Rest in Peace George

by shahid on November 25, 2005

I was wrong about the papers. Not racist, except when it would turn a profit for them. They were talking disgracefully about George Best about a day before he died in such terms:

George Best Slips Away

Slippnig away means dying. The papers wanted to sell, so they pre-sold his death. Their disrespect knows no bounds.

Let’s talk about what I thought of the man.

He was funny, witty, charming, rogueish, a drunken womaniser and most importantly, in my opinion, the greatest footballer of all time.
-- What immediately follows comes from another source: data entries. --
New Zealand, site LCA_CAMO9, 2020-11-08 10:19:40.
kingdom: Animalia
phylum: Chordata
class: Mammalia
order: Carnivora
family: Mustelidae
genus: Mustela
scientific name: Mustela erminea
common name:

Hold on - better than Pele? Yes. Pele scored lots of goals, but he scored them for Santos, where his opposition was usually a bunch of 10-year old ladyboys. Better than Maradona? Yes, because although Maradona was skilful, his audacity, despite all that “hand of god” b.s. was no match for Best, who would round a player, then round him again just for a laugh.

My father saw Best play at his peak. Not on telly of course, but on the field. He spoke of Best with near reverence. My dad had seen Jummy Greaves, Billy Bremner, Peter Lorimer, Dennis Law, some of the finest talents that the United Kingdom had to offer in their generation. Best was peerless.
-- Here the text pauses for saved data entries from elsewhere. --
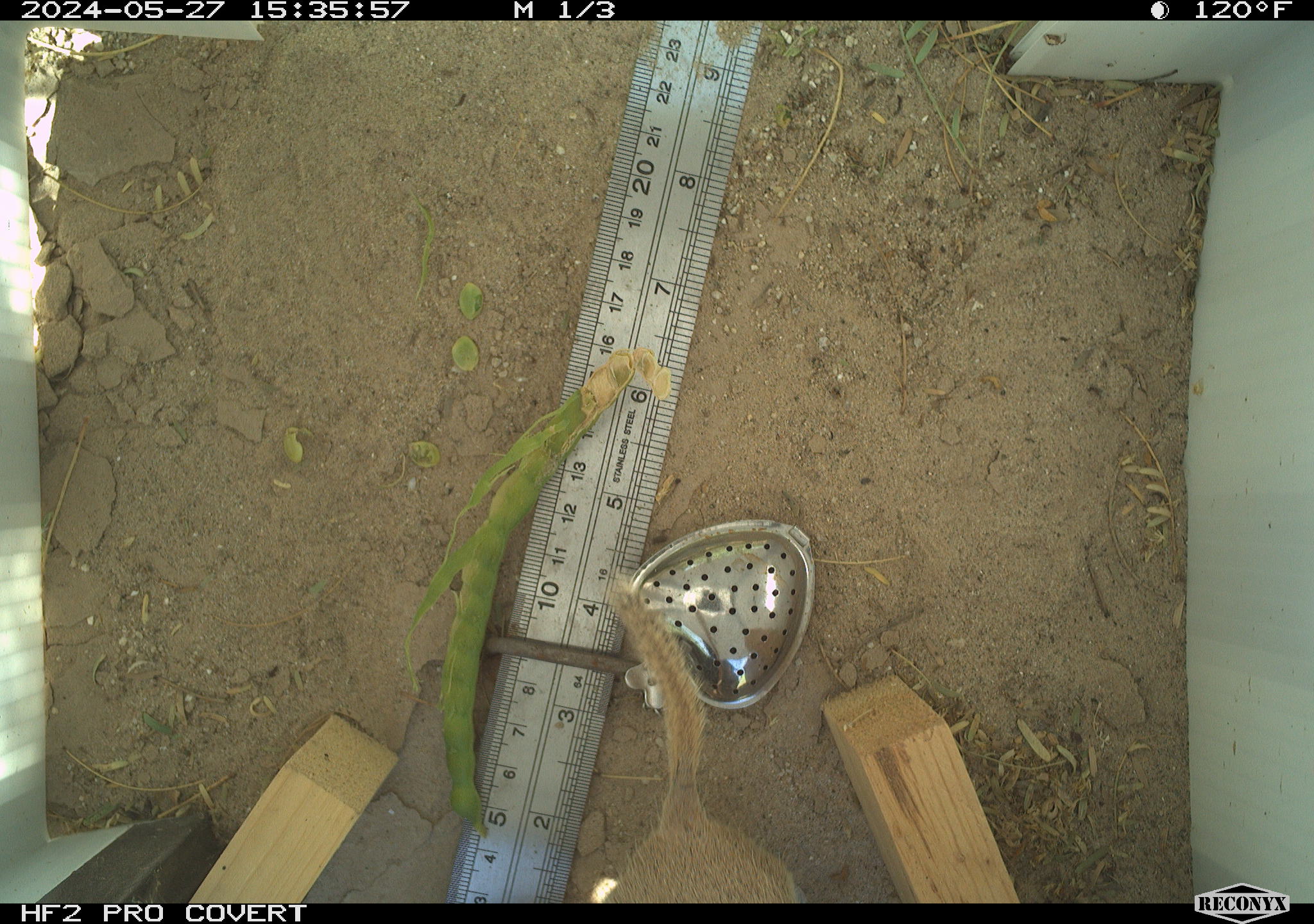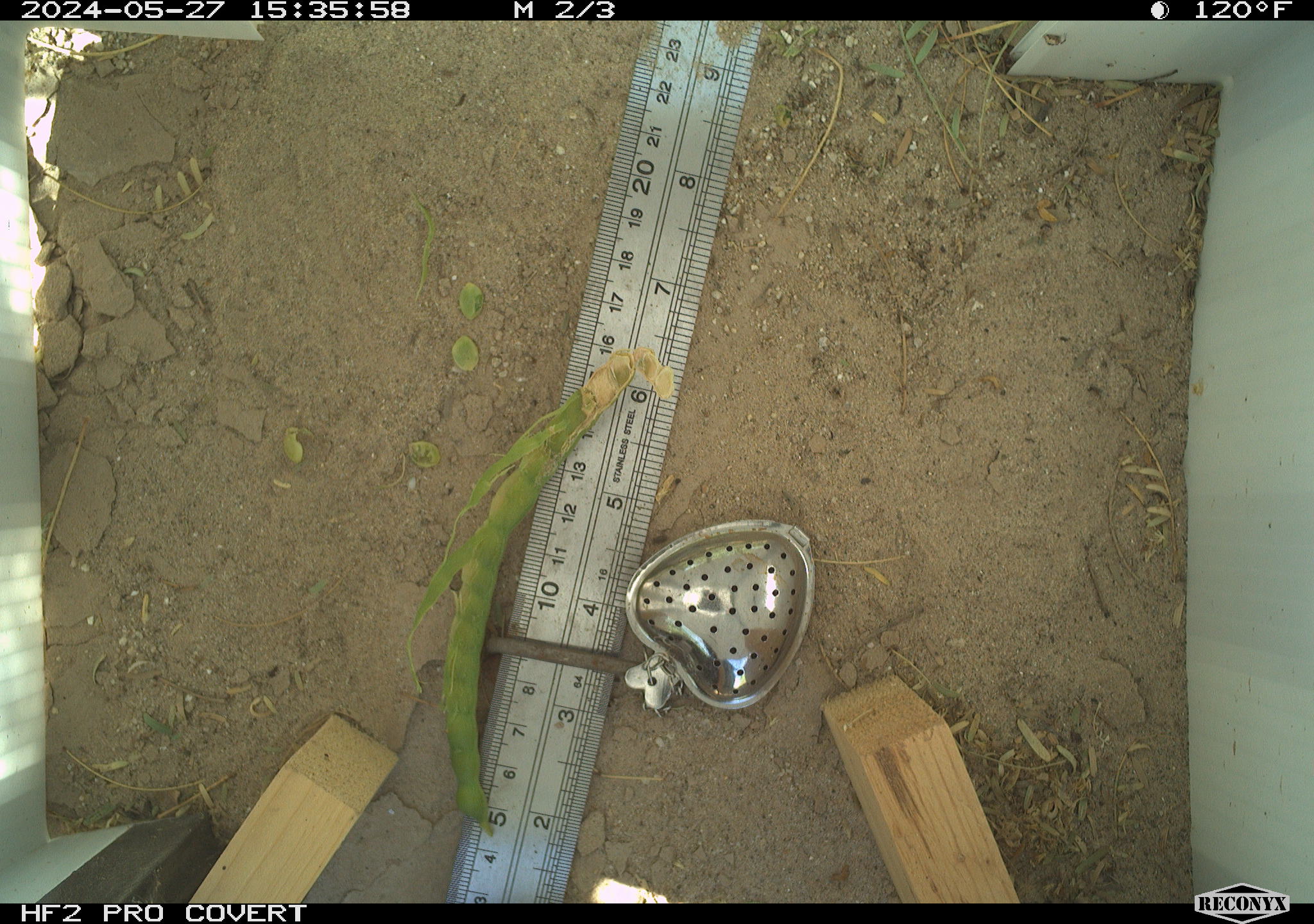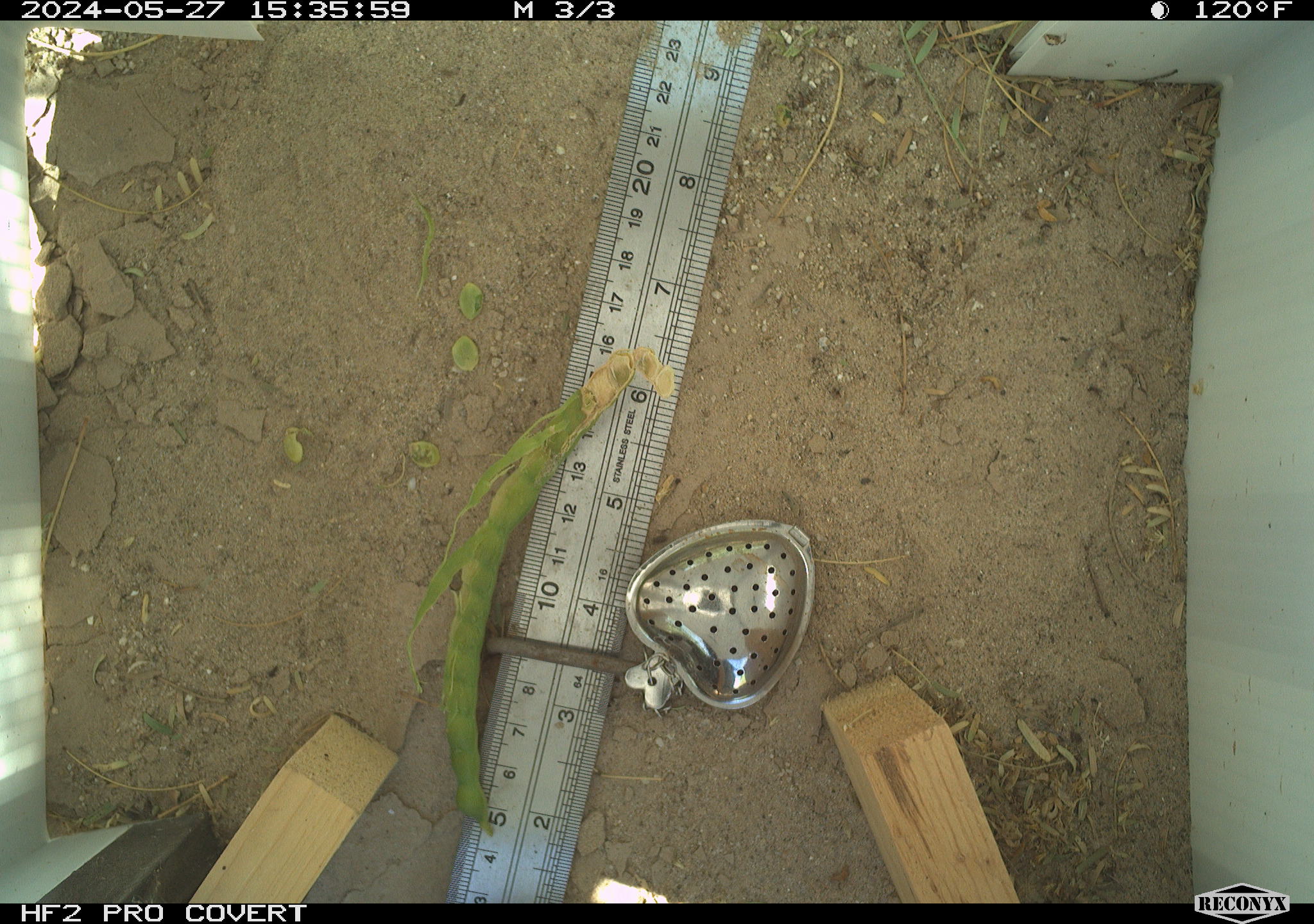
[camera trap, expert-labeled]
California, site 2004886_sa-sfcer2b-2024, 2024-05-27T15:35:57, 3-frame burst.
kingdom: Animalia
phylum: Chordata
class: Mammalia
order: Rodentia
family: Sciuridae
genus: Xerospermophilus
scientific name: Xerospermophilus tereticaudus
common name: round-tailed ground squirrel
I recall Best turning up for Wogan utterly blotto (sorry, such an 80s word). He utterly trashed Paul Gascoigne. He thought Gazza was good, but it was laughable for anyone to compare the two. Best made a fool of himself on the show, but he was absolutely stone cold sober when he brushed off the comparison with Gazza. And I believed him.

Best didn’t just beat his opponents. He trashed them, left them on their arse, waited for them to get up and trashed them again. Best was the most appropriately named footballer of all time. George like the Beatle, Best like nobody else.
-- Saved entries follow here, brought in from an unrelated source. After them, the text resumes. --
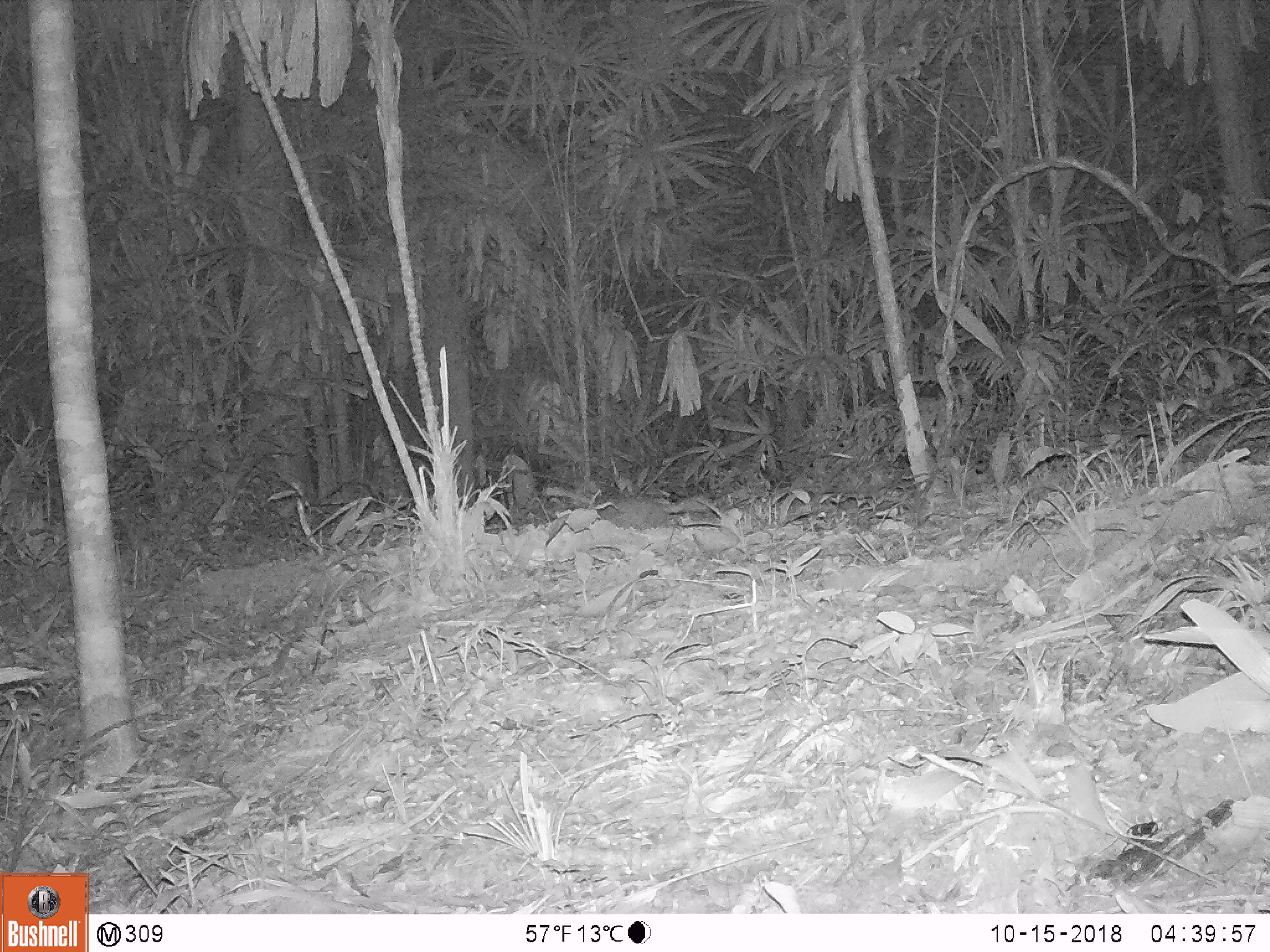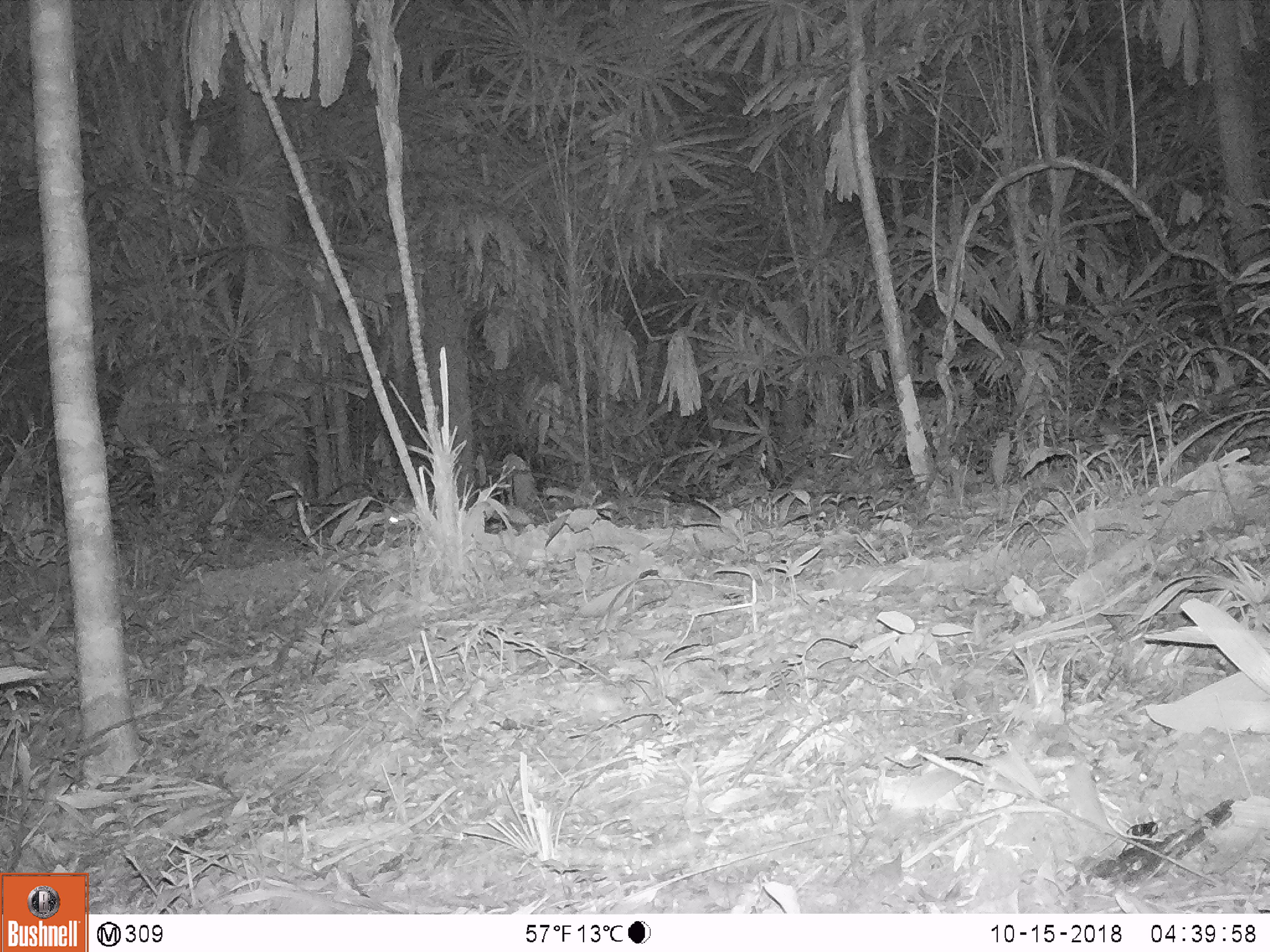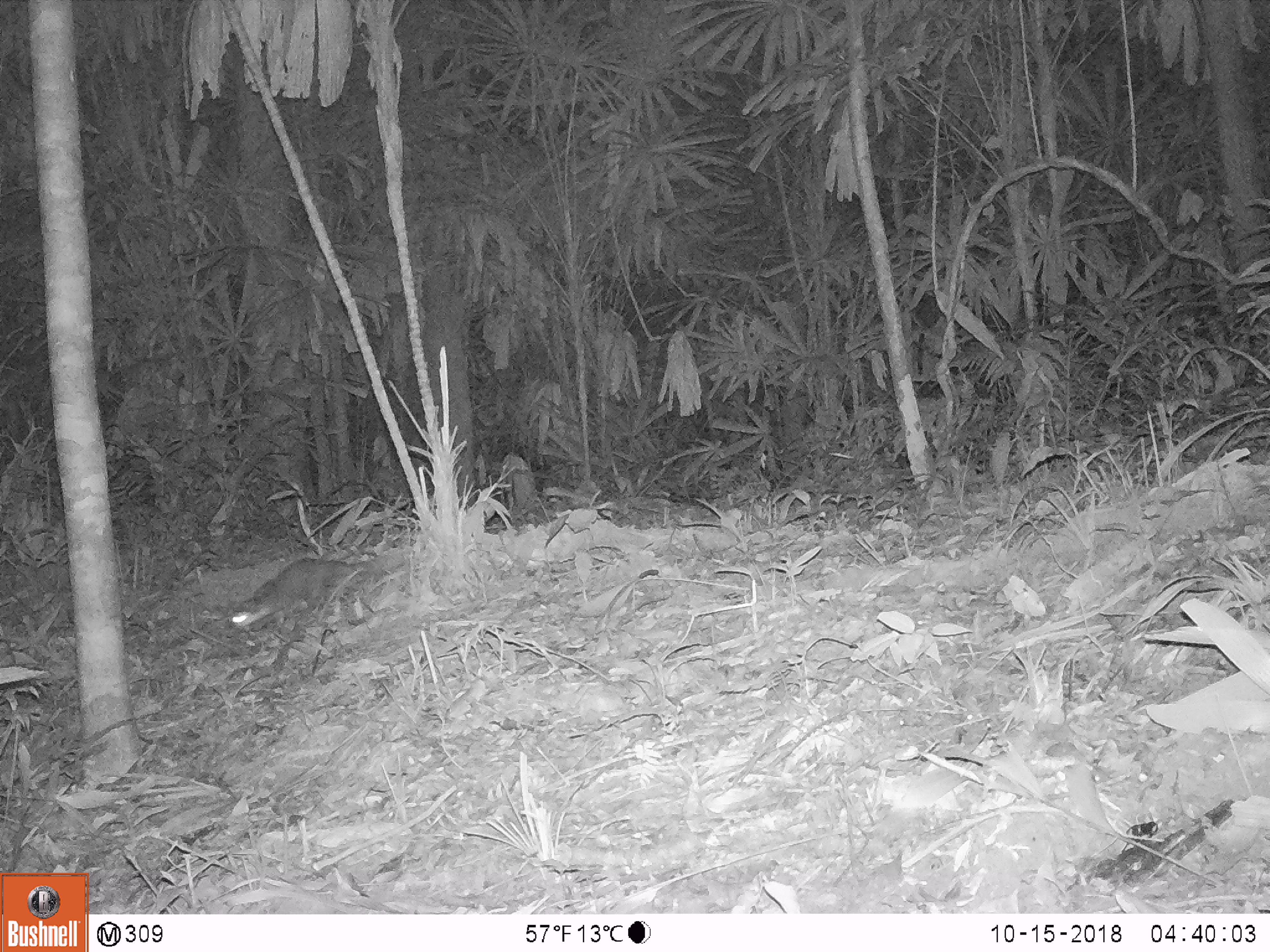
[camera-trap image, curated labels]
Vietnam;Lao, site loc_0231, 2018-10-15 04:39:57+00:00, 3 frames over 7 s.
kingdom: Animalia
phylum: Chordata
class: Mammalia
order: Carnivora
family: Mustelidae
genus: Melogale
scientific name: Melogale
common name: ferret badger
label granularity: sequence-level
Best would slalom up the pitch, leaving defender after defender in tears, broken, floored, then, having reached the goal-line, he would pull the ball back, beat another defender, beat the keeper and roll the ball in. He was of course finished very quickly, but the light that burns twice as bright burns half as long.

Best played football when men played football. Punches, elbows, leg-breaking two-footed challenges were not just legal, they were de rigeur. Part and parcel of the game. He survived all that and in an unforgettable night, destroyed Benfica, the world’s greatest team, single-handed. United went on to win the European Cup not long after, largely thanks to Best, when he was also voted European Footballer of the Year.

The only player who compares is Ronaldinho, who I think batters Maradona and Pele into a cocked hat. Don’t talk to me about Cruyff, Beckenbauer or di Stefano. These players were stylish, perceptive and beautiful, but Best was magic. Best was a wizard when cliches were still perfectly good words.

What else was he? Does it really matter? He defined football for an entire generation and no matter how hard Ryan Giggs tried - and Giggs was one of the finest wingers of all time, let there be no doubt - he would forever remain in the shadow of the greatest artisan, the most skilled practitioner that the beautiful game has ever known.

Football no longer has a place for characters like Best, which is precisely why no one will ever better him. How do you better the best anyway? Asked where his money went, he answered, immortally:

“I spent a lot of money on booze, birds and fast cars. The rest I just squandered”

Rest in peace George.

{ 1 comment… read it below or add one }

1

de 11.26.05 at 1:16 am

I was part of “the generation that missed Best”. He didn’t have the world stage that Pele had - but Pele never bothered tackling. Best seemed to play the entire game himself.

I think thats why people are so protective towards Rooney; no point realising too late that he is the Best we are going to get for a while.